13. So far the concern of evidentiary value as learned counsel placed before me after going through the same, I am of the considered opinion that the is no iota of evidence is available which falls u/S. 395, PPC. So far the concern of application of Section 412, PPC which too in my view is lacking while going through the record and evidence recorded by the Court. The accused was initially arrested on the disclosure of one Abdul Rahim who was arrested by the police subsequently discharged after compromise with the complainant for which the prosecution has no explanation.
14. The punishing Section 395, PPC provides punishment for dacoity which is for life or with rigorous imprisonment for a term may extend to ten years and shall also be liable to fine. Section 391, PPC defines the dacoity when five or more persons conjointly commit or attempt to commit robbery, same will constitute an offence of dacoity.
15. Chapter XVII defines for offences against property which includes different types of theft from Section 378, PPC to 382, PPC. Also extortion from 382, PPC to 389, PPC. Robbery defined at Section 392, PPC to 394, PPC whereas dacoity defined under Section 391, PPC punishment whereof provided under Section 395, PPC. The dacoity has a significant feature of committing an offence by five or more persons conjointly for which an enhanced punishment is provided by Section 395, PPC. But the very important feature in this case is observed that there is no required evidence is available to connect the present petitioner with the charge of dacoity.

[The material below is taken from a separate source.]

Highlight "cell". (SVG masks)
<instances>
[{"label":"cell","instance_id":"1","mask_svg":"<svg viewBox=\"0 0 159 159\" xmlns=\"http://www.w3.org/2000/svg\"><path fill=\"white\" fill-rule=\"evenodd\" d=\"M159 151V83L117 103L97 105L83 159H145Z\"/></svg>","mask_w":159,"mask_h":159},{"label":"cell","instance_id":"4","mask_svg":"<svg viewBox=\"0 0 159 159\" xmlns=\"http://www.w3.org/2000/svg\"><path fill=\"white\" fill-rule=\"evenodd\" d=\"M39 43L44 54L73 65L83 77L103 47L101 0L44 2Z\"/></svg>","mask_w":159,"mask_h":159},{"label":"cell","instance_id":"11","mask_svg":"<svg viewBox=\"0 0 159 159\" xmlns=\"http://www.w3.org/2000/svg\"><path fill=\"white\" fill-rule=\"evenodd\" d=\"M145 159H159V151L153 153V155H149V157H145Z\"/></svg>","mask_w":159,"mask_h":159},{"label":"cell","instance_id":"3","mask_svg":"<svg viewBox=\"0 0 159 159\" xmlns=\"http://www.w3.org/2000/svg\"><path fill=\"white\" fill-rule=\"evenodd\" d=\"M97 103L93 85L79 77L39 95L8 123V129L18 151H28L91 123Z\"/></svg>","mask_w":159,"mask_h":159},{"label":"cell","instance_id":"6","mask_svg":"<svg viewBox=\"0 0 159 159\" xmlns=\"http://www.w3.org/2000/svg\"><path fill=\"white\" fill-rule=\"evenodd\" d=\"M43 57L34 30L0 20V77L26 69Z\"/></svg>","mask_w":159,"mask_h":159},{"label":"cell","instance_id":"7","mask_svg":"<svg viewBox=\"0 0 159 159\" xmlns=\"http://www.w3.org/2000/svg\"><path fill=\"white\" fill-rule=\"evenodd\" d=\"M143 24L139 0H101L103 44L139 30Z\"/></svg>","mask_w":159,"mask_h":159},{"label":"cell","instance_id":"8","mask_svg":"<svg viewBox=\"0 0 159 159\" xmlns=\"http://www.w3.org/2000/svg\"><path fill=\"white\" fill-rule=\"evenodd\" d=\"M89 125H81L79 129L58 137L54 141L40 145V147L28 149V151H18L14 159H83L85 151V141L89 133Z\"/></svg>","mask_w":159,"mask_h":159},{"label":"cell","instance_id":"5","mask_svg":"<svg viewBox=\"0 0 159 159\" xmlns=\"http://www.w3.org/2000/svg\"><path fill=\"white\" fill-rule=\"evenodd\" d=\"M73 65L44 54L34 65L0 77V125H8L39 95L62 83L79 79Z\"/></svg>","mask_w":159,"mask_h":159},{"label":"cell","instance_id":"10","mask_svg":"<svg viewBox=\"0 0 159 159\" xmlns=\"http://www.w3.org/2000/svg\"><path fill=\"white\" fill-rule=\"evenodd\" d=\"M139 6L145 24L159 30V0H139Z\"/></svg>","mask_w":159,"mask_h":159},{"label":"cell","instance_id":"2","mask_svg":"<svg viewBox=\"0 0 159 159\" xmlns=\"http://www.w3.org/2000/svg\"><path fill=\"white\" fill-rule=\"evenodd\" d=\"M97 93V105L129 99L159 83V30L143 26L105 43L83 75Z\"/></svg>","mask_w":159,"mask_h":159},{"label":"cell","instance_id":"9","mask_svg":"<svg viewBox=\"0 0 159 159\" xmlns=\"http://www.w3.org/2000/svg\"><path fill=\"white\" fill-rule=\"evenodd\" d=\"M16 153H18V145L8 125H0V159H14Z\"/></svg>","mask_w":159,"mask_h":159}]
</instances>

16. Like-wise Sections 411 and 412, PPC separately introduce defining separate punishment for specifically receiving stolen property in the commission of dacoity whereas the possession of stolen property in all other case specified as theft of different kinds.

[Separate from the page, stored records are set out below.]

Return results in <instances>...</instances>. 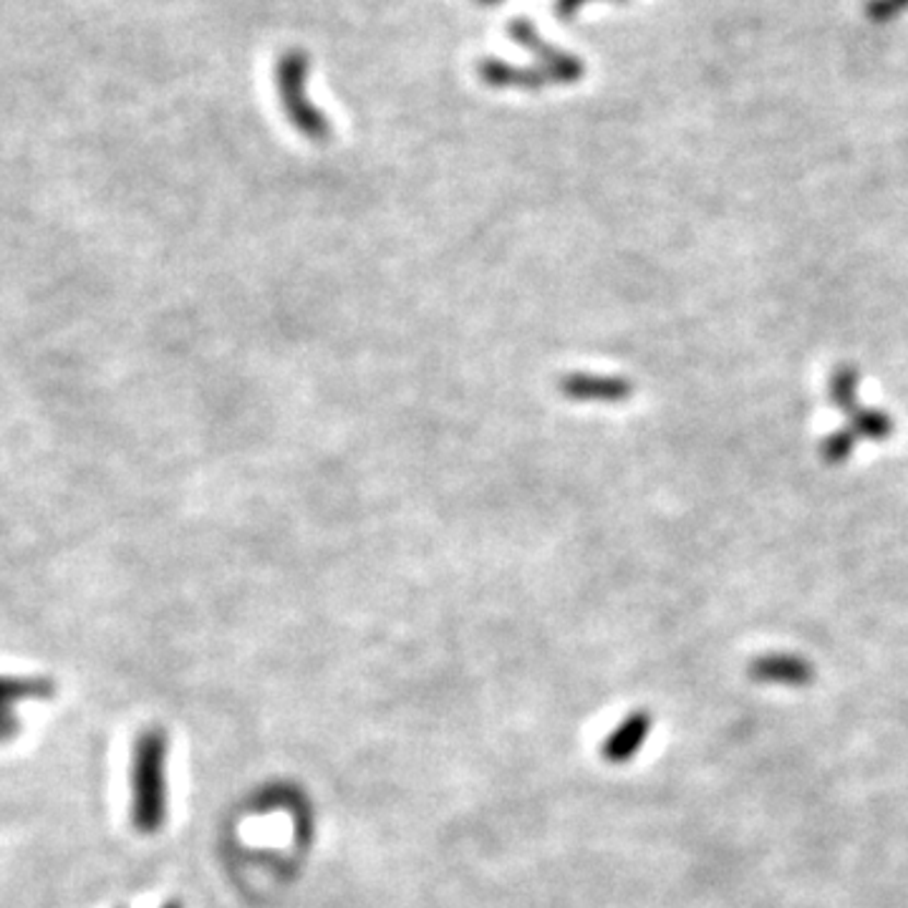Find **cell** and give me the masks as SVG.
<instances>
[{
	"mask_svg": "<svg viewBox=\"0 0 908 908\" xmlns=\"http://www.w3.org/2000/svg\"><path fill=\"white\" fill-rule=\"evenodd\" d=\"M132 815L137 830L154 833L165 823V734L139 738L132 770Z\"/></svg>",
	"mask_w": 908,
	"mask_h": 908,
	"instance_id": "obj_1",
	"label": "cell"
},
{
	"mask_svg": "<svg viewBox=\"0 0 908 908\" xmlns=\"http://www.w3.org/2000/svg\"><path fill=\"white\" fill-rule=\"evenodd\" d=\"M561 391L570 399H621L626 397L628 387L613 379H593V376H570L561 381Z\"/></svg>",
	"mask_w": 908,
	"mask_h": 908,
	"instance_id": "obj_2",
	"label": "cell"
},
{
	"mask_svg": "<svg viewBox=\"0 0 908 908\" xmlns=\"http://www.w3.org/2000/svg\"><path fill=\"white\" fill-rule=\"evenodd\" d=\"M165 908H177V906H175V904H169V906H165Z\"/></svg>",
	"mask_w": 908,
	"mask_h": 908,
	"instance_id": "obj_3",
	"label": "cell"
}]
</instances>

17. The prosecution as required ingredients for proving any offence falling under Section 412, PPC has not collected any evidence. The amount as a sale proceed of the stolen diesel/oil is alleged which could be determined at the trial but from the available record, such allegation shrouded in mystery.
18. The rented car allegedly used in commission of offence, has not been shown in the FIR. This appears to be subsequent improvement.
19. Otherwise, such type of admission as envisaged by Sections 38 and 39 of Qanun-e-Shahadat Order, 1984 is not admissible, therefore, the arguments has not to be discussed elaborately or required to be discussed on such evidentiary value but it dis-links the source of information received by the police, thereby present accused was apprehended by police.
20. Co-accused of the present Petitioners Namely Matloob Hussain and Amir Saeed, having similar roles, have been granted bails by this Court vide order dated 22.10.2012 and 18.112.2012, therefore, the case of the present petitioners are at par with them, therefore, they are also entitled post arrest bail on the principle of rule of consistency. Therefore, they are ordered to be released on bail subject to furnishing surety bonds in the sum of Rs.500,000/- (each petitioner) with PR bonds in the like amount to the satisfaction of trial Court.
21. In view of above discussion, both the criminal miscellaneous are allowed. The observations made above, are tentative in nature shall not affect the case of either parties during trial.